Nous connaissons tous les stéréotypes : un air inhabituellement léger, délicat et efféminé dans la démarche d’un petit garçon, un intérêt pour les poupées, le maquillage, les princesses et les robes, et un fort dégoût pour les jeux brutaux avec les autres garçons. Chez les petites filles, on retrouve la posture extérieure de garçon, peut-être un penchant pour les outils, un empressement à la mâchoire carrée pour les bagarres physiques avec les garçons, et une aversion pour tous les ornements parfumés et délicats de la féminité.

Ces modèles de comportement sont craints, détestés et souvent évoqués directement comme des signes avant-coureurs de l’homosexualité adulte. Ce n’est cependant que relativement récemment que les spécialistes du développement ont mené des études contrôlées pour identifier les signes les plus précoces et les plus fiables de l’homosexualité adulte. En examinant attentivement l’enfance des adultes homosexuels, les chercheurs ont découvert un ensemble intrigant d’indicateurs comportementaux que les homosexuels semblent avoir en commun. Curieusement, les craintes homophobes séculaires de nombreux parents reflètent une véritable valeur prédictive.

J. Michael Bailey et Kenneth J. Zucker, tous deux psychologues, ont publié en 1995 un article fondateur sur les marqueurs infantiles de l’homosexualité. Bailey et Zucker ont examiné le comportement sexué – cette longue liste, désormais scientifiquement canonique, de différences sexuelles innées dans les comportements des jeunes mâles par rapport aux jeunes femelles. Dans d’innombrables études, les scientifiques ont démontré que ces différences entre les sexes sont largement imperméables à l’apprentissage. Elles se retrouvent également dans toutes les cultures examinées. Bien sûr, il y a des exceptions à la règle ; ce n’est qu’en comparant les données globales que les différences entre les sexes sautent dans la stratosphère de la signification statistique.

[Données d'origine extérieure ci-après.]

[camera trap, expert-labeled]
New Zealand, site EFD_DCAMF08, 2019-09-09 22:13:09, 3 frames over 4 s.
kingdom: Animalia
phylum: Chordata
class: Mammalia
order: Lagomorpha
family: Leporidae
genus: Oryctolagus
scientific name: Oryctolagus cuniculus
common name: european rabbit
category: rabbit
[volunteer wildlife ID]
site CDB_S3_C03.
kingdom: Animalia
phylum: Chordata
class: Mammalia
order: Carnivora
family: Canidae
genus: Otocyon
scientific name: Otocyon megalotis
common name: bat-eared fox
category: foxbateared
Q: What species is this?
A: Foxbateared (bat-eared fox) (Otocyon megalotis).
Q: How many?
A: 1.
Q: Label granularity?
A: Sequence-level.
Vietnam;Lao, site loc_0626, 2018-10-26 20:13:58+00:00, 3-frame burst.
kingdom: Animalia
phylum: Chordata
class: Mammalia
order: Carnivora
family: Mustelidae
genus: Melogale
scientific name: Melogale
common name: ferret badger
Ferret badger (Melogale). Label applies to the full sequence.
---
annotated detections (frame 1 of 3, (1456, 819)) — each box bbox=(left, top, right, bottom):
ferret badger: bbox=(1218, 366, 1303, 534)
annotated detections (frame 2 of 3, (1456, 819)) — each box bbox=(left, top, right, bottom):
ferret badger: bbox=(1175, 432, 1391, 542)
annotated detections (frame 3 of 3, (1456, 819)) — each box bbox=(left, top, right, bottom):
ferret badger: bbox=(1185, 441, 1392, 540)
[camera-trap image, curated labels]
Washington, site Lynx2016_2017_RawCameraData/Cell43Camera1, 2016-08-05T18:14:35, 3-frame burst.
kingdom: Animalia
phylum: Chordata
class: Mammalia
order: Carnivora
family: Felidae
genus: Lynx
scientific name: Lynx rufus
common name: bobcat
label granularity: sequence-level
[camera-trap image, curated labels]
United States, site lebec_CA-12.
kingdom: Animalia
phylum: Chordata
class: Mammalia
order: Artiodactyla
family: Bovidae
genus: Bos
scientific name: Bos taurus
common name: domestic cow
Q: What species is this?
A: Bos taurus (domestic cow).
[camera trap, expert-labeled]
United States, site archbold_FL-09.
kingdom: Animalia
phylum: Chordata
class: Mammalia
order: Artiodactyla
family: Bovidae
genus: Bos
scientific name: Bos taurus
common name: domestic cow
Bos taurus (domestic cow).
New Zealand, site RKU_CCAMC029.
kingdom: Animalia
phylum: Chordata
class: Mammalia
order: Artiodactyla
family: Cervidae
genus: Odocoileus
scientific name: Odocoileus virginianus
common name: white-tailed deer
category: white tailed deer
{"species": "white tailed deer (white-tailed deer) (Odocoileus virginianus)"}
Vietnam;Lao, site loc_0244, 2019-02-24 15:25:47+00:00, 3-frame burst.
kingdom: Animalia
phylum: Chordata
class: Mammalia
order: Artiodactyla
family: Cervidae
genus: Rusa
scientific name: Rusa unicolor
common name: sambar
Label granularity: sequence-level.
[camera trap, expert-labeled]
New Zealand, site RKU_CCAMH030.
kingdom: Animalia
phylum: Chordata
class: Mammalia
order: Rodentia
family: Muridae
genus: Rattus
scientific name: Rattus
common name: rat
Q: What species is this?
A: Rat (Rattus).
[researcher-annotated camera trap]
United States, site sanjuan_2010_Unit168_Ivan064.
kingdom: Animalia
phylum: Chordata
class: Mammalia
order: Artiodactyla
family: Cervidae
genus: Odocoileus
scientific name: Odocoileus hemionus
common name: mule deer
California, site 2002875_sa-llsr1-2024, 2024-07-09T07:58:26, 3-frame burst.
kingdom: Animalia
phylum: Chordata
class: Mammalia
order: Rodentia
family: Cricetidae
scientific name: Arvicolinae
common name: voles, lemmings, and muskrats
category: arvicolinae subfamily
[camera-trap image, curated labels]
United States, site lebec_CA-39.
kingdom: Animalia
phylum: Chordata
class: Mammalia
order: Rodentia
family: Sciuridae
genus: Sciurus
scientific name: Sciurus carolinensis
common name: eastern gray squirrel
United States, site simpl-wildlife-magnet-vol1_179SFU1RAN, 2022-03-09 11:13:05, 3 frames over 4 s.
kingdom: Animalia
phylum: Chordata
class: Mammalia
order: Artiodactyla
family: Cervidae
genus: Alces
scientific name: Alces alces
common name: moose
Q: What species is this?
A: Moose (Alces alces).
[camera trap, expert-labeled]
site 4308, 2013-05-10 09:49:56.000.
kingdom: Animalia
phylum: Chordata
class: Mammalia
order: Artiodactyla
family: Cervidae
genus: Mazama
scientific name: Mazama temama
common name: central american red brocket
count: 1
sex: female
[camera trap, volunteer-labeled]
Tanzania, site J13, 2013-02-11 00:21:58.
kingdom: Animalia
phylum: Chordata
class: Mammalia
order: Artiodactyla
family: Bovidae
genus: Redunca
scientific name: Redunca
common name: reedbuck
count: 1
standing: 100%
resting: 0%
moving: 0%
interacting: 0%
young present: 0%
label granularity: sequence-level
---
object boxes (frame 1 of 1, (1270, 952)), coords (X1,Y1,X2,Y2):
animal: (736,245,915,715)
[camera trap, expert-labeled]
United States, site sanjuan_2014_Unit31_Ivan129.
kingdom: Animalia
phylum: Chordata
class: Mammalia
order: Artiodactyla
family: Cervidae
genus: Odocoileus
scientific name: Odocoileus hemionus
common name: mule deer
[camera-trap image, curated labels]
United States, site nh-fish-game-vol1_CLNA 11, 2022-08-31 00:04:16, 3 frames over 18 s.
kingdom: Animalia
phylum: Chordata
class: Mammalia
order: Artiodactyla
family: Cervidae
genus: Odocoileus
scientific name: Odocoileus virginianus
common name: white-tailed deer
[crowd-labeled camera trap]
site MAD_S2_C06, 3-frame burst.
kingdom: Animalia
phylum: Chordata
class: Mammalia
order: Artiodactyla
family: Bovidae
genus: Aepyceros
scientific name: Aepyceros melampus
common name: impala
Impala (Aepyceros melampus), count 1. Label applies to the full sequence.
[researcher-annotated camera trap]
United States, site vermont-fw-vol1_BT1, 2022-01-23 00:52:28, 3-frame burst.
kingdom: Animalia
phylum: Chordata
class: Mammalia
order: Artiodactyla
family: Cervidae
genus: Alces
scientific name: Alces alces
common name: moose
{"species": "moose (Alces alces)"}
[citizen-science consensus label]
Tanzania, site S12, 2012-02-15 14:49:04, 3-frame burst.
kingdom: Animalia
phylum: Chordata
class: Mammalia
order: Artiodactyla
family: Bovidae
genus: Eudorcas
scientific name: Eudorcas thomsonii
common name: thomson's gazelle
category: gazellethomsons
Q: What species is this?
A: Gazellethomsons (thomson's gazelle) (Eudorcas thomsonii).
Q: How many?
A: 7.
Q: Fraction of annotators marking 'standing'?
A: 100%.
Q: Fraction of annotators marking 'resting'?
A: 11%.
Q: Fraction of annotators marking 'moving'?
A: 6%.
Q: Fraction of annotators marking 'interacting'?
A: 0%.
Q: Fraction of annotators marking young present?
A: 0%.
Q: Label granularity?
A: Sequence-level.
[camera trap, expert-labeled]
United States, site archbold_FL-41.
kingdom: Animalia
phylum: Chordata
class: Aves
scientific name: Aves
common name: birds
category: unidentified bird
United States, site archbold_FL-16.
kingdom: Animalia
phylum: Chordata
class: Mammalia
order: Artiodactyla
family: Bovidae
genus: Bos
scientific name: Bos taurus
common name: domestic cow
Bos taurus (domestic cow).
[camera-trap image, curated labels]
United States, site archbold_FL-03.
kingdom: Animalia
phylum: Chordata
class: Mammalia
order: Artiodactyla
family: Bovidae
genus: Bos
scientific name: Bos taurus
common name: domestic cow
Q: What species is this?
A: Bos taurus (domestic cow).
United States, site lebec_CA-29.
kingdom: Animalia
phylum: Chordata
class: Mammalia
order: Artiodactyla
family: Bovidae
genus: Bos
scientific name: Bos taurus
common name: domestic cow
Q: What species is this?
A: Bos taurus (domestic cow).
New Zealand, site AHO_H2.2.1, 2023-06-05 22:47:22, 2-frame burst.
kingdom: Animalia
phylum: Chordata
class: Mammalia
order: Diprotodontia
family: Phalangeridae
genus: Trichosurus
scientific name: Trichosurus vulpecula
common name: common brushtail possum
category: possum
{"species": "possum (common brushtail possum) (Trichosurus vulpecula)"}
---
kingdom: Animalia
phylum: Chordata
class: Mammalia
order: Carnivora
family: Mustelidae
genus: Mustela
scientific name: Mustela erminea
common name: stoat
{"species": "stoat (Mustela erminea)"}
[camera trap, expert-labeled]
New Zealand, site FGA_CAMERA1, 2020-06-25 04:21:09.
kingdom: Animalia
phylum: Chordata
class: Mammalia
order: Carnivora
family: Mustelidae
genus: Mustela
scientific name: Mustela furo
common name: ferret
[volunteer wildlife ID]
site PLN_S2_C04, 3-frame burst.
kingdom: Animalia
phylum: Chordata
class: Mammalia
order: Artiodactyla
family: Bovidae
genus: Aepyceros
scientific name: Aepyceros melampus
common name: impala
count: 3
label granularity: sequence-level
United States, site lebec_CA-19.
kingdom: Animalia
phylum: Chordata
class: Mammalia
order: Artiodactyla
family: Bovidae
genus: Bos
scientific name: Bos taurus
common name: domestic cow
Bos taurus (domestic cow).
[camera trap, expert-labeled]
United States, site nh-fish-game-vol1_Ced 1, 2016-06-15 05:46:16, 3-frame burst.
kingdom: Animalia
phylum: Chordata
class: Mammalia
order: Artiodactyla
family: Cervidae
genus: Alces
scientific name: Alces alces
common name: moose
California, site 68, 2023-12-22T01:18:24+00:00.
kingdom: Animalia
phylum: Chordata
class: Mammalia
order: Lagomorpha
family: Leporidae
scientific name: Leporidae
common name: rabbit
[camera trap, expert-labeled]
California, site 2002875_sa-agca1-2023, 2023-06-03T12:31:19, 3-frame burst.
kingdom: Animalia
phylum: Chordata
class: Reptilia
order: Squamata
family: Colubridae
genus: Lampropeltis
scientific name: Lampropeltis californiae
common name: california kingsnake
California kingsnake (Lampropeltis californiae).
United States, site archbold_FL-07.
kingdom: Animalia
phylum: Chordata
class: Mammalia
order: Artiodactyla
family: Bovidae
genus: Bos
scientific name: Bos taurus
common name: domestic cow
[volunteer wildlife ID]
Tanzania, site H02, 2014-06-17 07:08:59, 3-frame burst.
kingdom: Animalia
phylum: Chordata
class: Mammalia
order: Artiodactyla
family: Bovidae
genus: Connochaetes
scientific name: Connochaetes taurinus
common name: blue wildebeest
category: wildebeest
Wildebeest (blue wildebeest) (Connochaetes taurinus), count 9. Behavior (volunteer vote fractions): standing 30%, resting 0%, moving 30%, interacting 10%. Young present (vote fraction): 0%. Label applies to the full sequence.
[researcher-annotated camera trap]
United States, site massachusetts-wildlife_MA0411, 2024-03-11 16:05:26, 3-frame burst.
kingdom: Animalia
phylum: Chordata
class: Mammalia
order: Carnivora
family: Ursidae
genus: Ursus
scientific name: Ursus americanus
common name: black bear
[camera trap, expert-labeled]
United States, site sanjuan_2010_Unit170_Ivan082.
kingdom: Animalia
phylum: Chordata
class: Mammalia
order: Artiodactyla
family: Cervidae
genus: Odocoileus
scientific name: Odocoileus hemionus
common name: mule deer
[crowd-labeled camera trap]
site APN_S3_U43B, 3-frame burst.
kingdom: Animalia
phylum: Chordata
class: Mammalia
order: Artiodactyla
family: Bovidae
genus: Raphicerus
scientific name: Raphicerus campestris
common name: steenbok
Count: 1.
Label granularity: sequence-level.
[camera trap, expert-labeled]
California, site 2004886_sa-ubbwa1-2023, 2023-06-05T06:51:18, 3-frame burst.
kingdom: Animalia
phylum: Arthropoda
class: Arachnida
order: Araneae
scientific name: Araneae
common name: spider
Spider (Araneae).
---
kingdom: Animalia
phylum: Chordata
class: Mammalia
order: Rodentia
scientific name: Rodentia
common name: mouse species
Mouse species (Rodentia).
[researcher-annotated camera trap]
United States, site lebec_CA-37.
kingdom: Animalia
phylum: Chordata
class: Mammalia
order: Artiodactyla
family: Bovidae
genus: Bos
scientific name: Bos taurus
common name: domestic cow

Les différences les plus saillantes se situent dans le domaine du jeu. Les garçons s’adonnent à ce que les psychologues du développement appellent le « jeu brutal ». Les filles préfèrent la compagnie des poupées à un coup de genou dans les côtes. L’intérêt pour les jouets constitue une autre différence majeure entre les sexes, les garçons gravitant autour des mitrailleuses et des camions monstres, tandis que les filles s’orientent vers les poupées et les figurines hyperféminisées. Les jeunes enfants des deux sexes aiment jouer à faire semblant, mais les rôles dans le contexte de la fantaisie sont séparés selon le sexe à l’âge de deux ans. Les filles jouent le rôle, par exemple, de mères roucoulantes, de ballerines ou de princesses de fée, tandis que les garçons préfèrent être des soldats ou des super-héros. Il n’est donc pas surprenant que les garçons choisissent naturellement d’autres garçons comme compagnons de jeu, et que les filles préfèrent de loin jouer avec d’autres filles.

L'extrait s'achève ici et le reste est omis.